Operasyon 5-7 dakika sürer.

  • İlk aşamada saat 2 ve 10 hizasında 1,2 mm kornea kesileri yapılır. Ön kamara viskoelastik malzeme ile doldurulur. Goniolenlerin kontrolü altında, ön kamaraya bir diatermik prob yerleştirilir.
  • Probun ucu, trabeküler ağ ve Schlemm kanalı yoluyla skleraya girerek 0,3 mm kalınlığında ve 0,6 mm genişliğinde derin sklerotomi açıklıkları (talamalar) oluşturur.
  • Ayrıca, viskoelastik malzeme parasentez yoluyla ön kamaradan yıkanır.

En sık görülen postoperatif komplikasyon, GİB'de geçici bir artış (%21) idi.

Baerveldt drenajının mucidi olarak bilinen Baerveldt G., açık açılı glokom ab internolu yetişkin hastalarda göz içi sıvı çıkışının restorasyonunu öneren ilk kişilerden biriydi.

Glokom teşhisi konan çocuklar genellikle gonyotomiden sonra düşük göz içi basıncına ulaşır ve yetişkinlerin bir trabeküler aparat şeridini çıkararak aynı sonuçları elde edebileceği teorize edilmiştir. Bu hipotez onu ve diğer bazı yazarları, 2004 yılında FDA tarafından onaylanan NeoMedix'ten (ABD) bir trabekülotom (Trabectome) yaratmaya yöneltti. Şu anda, hem izole trabekülotomi hem de trabekülotomi ile kombinasyon dahil olmak üzere 1000'den fazla operasyon gerçekleştirilmiştir. katarakt fakoemülsifikasyonu. En etkili trabekülotomi, evre I-II'de stabil olmayan glokomlu hastalarda bulundu.

Cihaz 3 ana bileşenden oluşur: dengeli bir konteynırı sabitlemek için hareketli bir çubuk. tuzlu su çözeltisi, otomatik aspirasyon-sulama ve mikrobipolar elektrokoter ile bu işlevleri kontrol etmek için bir pedalın yanı sıra tutamak. Trabekülotomun ucu, 800x230x100 µm boyutunda, 90°'lik bir açıyla kavisli, ucu sivri düz üçgen bir alandır. Bu şekil, trabeküler ağ boyunca ve Schlemm kanalının içinde kolay penetrasyon ve kayma sağlar ve ayrıca çevre dokuları termal hasardan korur. Operasyon tekniği aşağıdaki gibidir. Korneada 1,7 mm'lik bir kesi yapılır, ön kamara viskoelastik malzeme ile doldurulur. Bir trabekülotom ucu korneanın insizyonundan ön kamaranın karşı köşesine goniyolenlerin kontrolü altında sokulur ve skleral mahmuzun önündeki Schlemm kanalına yerleştirilir.
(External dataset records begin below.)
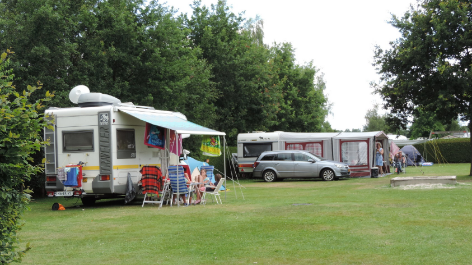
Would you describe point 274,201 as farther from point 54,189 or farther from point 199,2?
point 199,2

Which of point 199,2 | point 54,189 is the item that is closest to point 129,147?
point 54,189

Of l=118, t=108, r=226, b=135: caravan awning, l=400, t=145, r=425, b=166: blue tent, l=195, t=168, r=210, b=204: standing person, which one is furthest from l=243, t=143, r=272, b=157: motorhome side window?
l=400, t=145, r=425, b=166: blue tent

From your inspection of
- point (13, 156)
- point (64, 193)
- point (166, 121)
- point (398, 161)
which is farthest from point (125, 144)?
point (398, 161)

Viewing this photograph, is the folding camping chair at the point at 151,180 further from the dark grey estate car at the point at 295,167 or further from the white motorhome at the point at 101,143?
the dark grey estate car at the point at 295,167

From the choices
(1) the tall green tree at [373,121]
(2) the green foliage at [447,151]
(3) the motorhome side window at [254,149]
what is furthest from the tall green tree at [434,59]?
(1) the tall green tree at [373,121]

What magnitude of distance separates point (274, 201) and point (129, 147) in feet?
14.0

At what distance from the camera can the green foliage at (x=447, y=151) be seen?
39719 millimetres

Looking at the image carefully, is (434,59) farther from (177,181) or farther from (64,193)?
(64,193)

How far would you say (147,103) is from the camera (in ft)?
61.6

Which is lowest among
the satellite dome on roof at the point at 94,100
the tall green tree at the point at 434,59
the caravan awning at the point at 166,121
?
the caravan awning at the point at 166,121

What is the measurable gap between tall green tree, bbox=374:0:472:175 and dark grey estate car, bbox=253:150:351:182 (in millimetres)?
4277

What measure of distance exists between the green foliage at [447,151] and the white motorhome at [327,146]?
1547cm

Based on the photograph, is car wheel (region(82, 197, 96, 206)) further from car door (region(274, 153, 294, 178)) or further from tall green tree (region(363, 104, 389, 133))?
tall green tree (region(363, 104, 389, 133))

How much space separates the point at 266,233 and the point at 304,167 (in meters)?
15.4
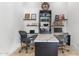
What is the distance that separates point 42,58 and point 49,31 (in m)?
0.43

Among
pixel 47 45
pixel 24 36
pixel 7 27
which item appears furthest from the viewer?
pixel 47 45

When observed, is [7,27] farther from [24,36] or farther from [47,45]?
[47,45]

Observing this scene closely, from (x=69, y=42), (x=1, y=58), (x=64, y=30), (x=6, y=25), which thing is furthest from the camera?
(x=64, y=30)

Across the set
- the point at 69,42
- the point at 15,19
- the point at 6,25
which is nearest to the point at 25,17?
the point at 15,19

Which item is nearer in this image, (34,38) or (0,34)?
(0,34)

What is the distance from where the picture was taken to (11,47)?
1.81 feet

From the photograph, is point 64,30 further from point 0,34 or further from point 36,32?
point 0,34

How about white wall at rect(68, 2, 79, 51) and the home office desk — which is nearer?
white wall at rect(68, 2, 79, 51)

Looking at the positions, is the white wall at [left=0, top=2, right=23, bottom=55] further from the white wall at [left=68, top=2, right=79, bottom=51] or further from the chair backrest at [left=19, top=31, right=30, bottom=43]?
the white wall at [left=68, top=2, right=79, bottom=51]

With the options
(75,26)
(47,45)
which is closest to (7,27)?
(75,26)

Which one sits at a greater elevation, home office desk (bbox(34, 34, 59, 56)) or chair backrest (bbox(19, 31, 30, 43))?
chair backrest (bbox(19, 31, 30, 43))

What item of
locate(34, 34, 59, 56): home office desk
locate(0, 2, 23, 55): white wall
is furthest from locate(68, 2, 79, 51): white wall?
locate(0, 2, 23, 55): white wall

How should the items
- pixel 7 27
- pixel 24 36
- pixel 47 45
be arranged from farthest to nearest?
pixel 47 45
pixel 24 36
pixel 7 27

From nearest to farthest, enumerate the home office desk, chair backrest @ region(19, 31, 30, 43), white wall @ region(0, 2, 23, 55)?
white wall @ region(0, 2, 23, 55)
chair backrest @ region(19, 31, 30, 43)
the home office desk
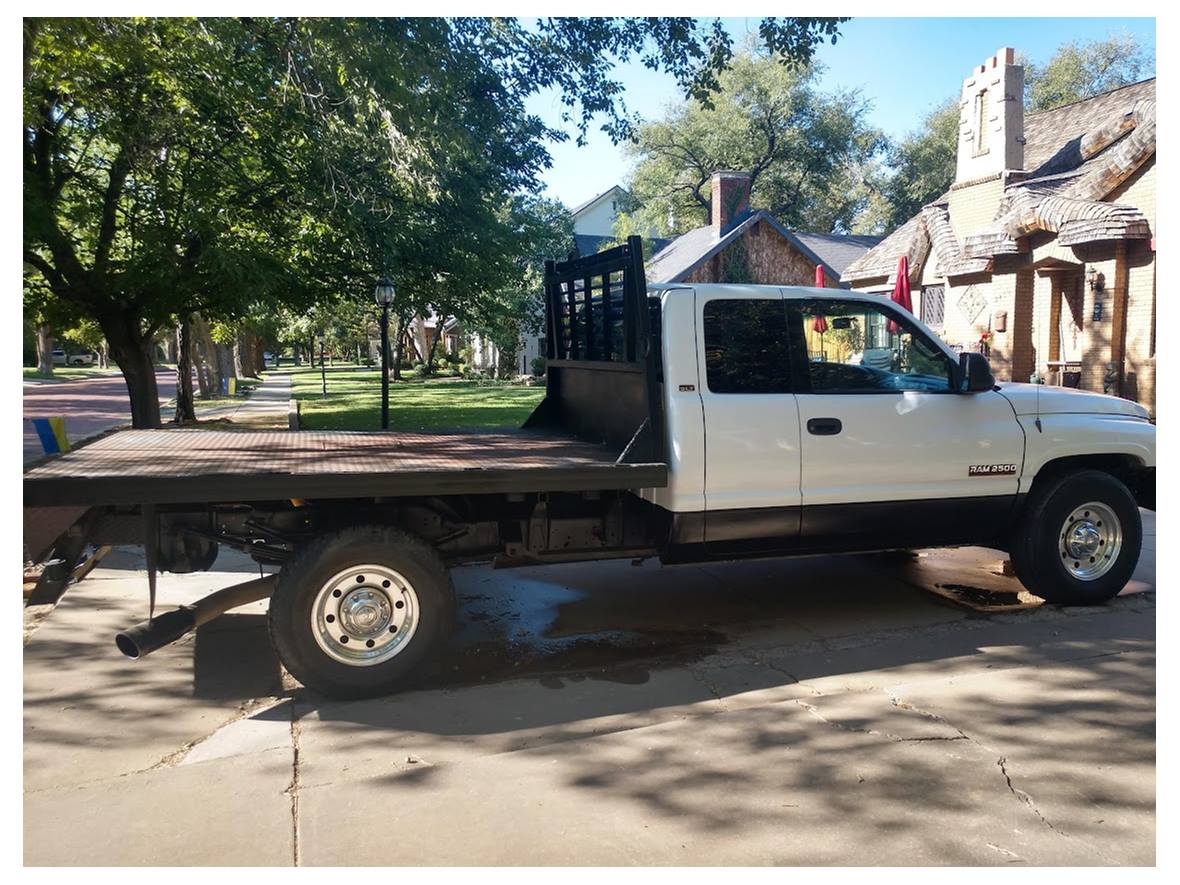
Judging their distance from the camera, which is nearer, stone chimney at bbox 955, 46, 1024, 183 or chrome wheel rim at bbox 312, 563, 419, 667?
chrome wheel rim at bbox 312, 563, 419, 667

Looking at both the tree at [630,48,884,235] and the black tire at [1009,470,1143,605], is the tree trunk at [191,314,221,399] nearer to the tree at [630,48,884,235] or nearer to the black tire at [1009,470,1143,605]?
the tree at [630,48,884,235]

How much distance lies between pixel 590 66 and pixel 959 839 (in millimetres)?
9596

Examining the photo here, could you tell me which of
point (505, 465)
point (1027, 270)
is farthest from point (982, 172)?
point (505, 465)

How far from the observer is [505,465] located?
4.88 m

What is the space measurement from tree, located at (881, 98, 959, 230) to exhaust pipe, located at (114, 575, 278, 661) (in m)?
53.3

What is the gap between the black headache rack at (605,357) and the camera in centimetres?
511

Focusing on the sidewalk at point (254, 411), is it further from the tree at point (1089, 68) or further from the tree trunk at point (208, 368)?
the tree at point (1089, 68)

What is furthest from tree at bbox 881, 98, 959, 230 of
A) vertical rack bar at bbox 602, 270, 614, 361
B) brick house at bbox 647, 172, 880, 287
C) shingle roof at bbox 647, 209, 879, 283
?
vertical rack bar at bbox 602, 270, 614, 361

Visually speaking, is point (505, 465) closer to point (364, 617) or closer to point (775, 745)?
point (364, 617)

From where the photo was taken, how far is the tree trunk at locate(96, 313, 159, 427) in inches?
566

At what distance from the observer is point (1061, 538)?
6020 mm

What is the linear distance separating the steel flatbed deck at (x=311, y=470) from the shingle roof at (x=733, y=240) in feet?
83.9

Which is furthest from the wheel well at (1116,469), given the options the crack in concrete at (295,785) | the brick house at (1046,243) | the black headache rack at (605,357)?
the brick house at (1046,243)

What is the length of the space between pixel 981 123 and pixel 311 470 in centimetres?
1890
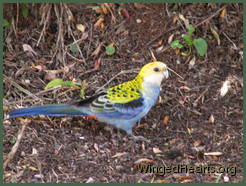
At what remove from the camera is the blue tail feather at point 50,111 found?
7.10 meters

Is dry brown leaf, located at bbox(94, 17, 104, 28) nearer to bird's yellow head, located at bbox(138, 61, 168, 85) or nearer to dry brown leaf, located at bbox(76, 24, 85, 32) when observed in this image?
dry brown leaf, located at bbox(76, 24, 85, 32)

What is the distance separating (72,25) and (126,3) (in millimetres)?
1078

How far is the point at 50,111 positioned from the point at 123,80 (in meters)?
1.76

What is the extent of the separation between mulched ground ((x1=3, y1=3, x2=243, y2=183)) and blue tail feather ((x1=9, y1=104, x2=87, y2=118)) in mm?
245

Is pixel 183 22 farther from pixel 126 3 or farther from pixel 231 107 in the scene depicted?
pixel 231 107

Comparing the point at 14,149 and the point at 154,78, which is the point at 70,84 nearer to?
the point at 154,78

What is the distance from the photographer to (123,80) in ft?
27.7

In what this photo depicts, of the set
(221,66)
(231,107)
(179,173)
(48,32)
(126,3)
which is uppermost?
(126,3)

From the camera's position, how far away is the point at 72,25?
29.5 feet

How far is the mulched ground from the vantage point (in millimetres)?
6774

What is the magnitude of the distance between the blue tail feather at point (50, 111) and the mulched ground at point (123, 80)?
0.25 m

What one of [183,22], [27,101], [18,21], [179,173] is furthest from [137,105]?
[18,21]

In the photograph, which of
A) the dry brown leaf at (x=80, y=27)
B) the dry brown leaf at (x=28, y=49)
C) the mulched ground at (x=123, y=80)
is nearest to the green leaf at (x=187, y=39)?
the mulched ground at (x=123, y=80)

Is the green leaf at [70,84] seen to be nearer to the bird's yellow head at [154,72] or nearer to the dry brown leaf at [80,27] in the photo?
the bird's yellow head at [154,72]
Pedala basılarak ablasyon ve aspirasyon etkinleştirilir. Trabekülotomun ucu Schlemm kanalı boyunca ilerletildiğinde, trabeküler ağın duvarları 30-60° yanar. Daha sonra trabekülotom ters yöne döndürülerek orijinal konumunda Schlemm kanalına yerleştirilir ve ablasyon işlemi ters yönde tekrarlanır. Daha sonra ön kamaradan viskoelastik çıkarılır, kornea kesiğine bir dikiş atılır ve ön kamara restore edilir.

Spesifik komplikasyonlar şunları içerebilir:

  • ablasyon veya ön kamaradan ucun çıkarılması sırasında Schlemm kanalından kanama, irrigasyon ve aspirasyon veya bir iç tamponad olarak ön kamaraya bir hava kabarcığı sokulması ile ortadan kaldırılması;
  • goniyosineşi, ön sineşi, kornea, iris ve ön lens kapsülünün endotelinde hasar,
  • postoperatif dönemde steroid kullanımına bağlı göz içi basıncında geçici artış.

Bununla birlikte, trabekülektomiye özgü hiçbir komplikasyon yoktur.

Bu tekniği diğerlerinden ayıran en önemli avantajı, termal maruziyetin aspirasyon ile aynı anda birleştirilmesidir. Ancak komplikasyonların yüzdesi ve cerrahi müdahalenin travması, bu yönde daha fazla araştırma ve geliştirmeye ihtiyaç olduğunu göstermektedir.

Viskokanalostominin geliştirilmesinde kavramsal olarak yeni bir yön, kanaloplastinin kullanılmasıdır. mikro kateter iTrack-250A iScience Interventional (ABD) tarafından üretilmiştir.

iTrack-250A mikro kateter, yaklaşık 250 mikron çapında bir polimer uç, ucun distal kısmını aydınlatmak için bir optik fiber, ameliyat sırasında viskoelastik malzemenin hassas dağılımı için uygun bir vidalı tip enjeksiyon sistemi, kontrol kateteri için bir tel içerir Schlemm kanalının araştırılması sırasında ilerleme. Mikro ucun gösterimi, bir diyot lazere dayanan iLumin mobil aydınlatma sistemi kullanılarak gerçekleştirilir.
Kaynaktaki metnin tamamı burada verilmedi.